Sales of new homes remain at some of the highest levels since 2008 despite an uptick in interest rates and rising home prices.
According to data released by the government, there were a total of 464,000 new home sales for the month of November. This was down 2.1% from the previous month but still very promising by many estimates. Sales of new homes remained up 17% when compared to 2012.
Concerns Over Rising Rates
The news comes shortly after the Federal Reserve finally announced that it would begin tapering the stimulus that it has been providing to the economy. Ben Bernanke, the Chairman of the Federal Reserve, said that he remains optimistic about the sustainability of the economic recovery. Accordingly, the Fed will begin to withdrawal about $10 billion dollars every month of stimulus money.
Officials at the Federal Reserve have expressed concerns for a long time that an increase in interest rates could undermine the housing recovery. But so far the markets have seemed to grow accustomed to the new rates without significant problems.

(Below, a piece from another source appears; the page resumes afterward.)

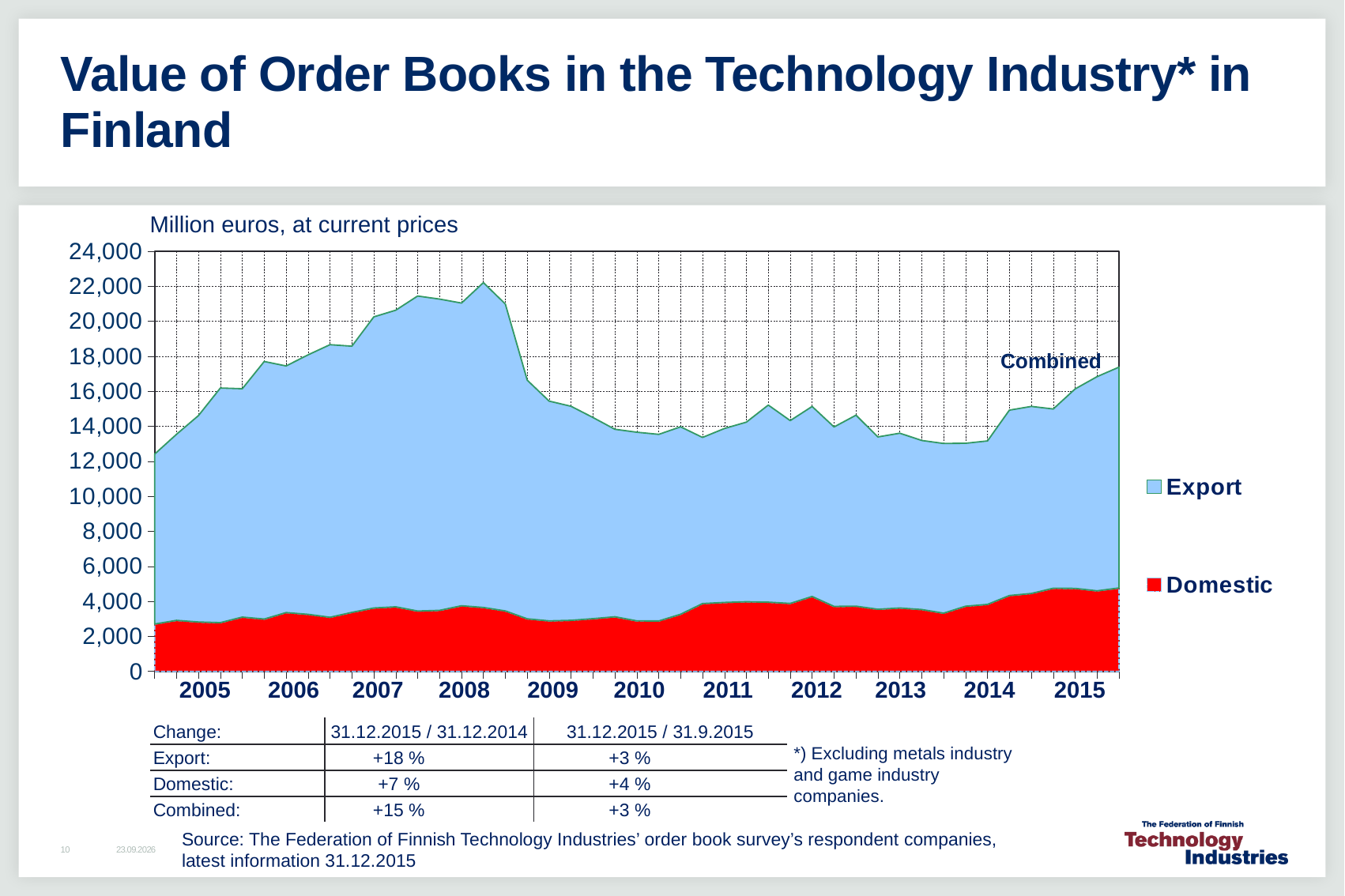
In which year does the combined value of order books reach its highest point? 2008 Is the combined value at its 2008 peak greater or less than 20,000? greater Which is larger, the combined value in 2007 or in 2013? 2007 What kind of chart is shown on the slide? area chart How many series does the legend list? 2 Is the Domestic value at the start of 2005 greater or less than 4,000? less What unit is stated above the y axis? Million euros, at current prices Is the combined value in 2010 greater or less than 16,000? less Does the combined value rise or fall between its 2008 peak and 2009? fall What are the two series named in the legend? Export and Domestic How many years are labelled on the x axis? 11 According to the change table, what is the Export change for 31.12.2015 / 31.12.2014? +18 %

RDQ Economics analysts have written that the data suggests the housing market remains healthy going into the New Year. “The data fit the narrative that the mid-summer backup in rates initially hit home sales…but the sticker shock effect quickly wore off,” they said.
Home Sales in the Coming Year
Aside from housing data, there are other signs which would seem to point to further improvements in new homes sales. Unemployment continues to fall as the labor markets are on a path to gradual recovery and consumer confidence continues to rise.
Businesses remain generally optimistic about the general health of the housing recovery and have been more willing to invest than in years past. “Businesses have been sidelined for quite some time, hesitant to invest in equipment, structures and certainly employees,” said Lindsey M. Piegza, chief economist at the investment banking and brokerage firm Sterne, Agee & Leach, in a research note. “However, as certainty appears to have returned to Washington in terms of spending and tax policy — at least through 2015 — businesses (and consumers) are beginning to loosen their purse strings, particularly amid improving global demand.”
It’s worth mentioning that the housing recovery hasn’t been felt equally in all areas. For example, there is a tremendous disparity between home sales in the West and Midwest. Home sales in the West rose by an extremely healthy 31.1% whereas home sales in the Midwest fell by 26.6%. Areas in the South also experienced a decline in home sales by around 9%.
There are, however, new lending rules scheduled to take effect in the coming year which will make it more difficult to get a loan. The new regulations are part of the Dodd-Frank act which was passed with the stated purpose of making it less likely that another economic crash would occur. The new rules will take effect in January, so there is still a tiny window of opportunity to be had in applying for a loan in the coming days.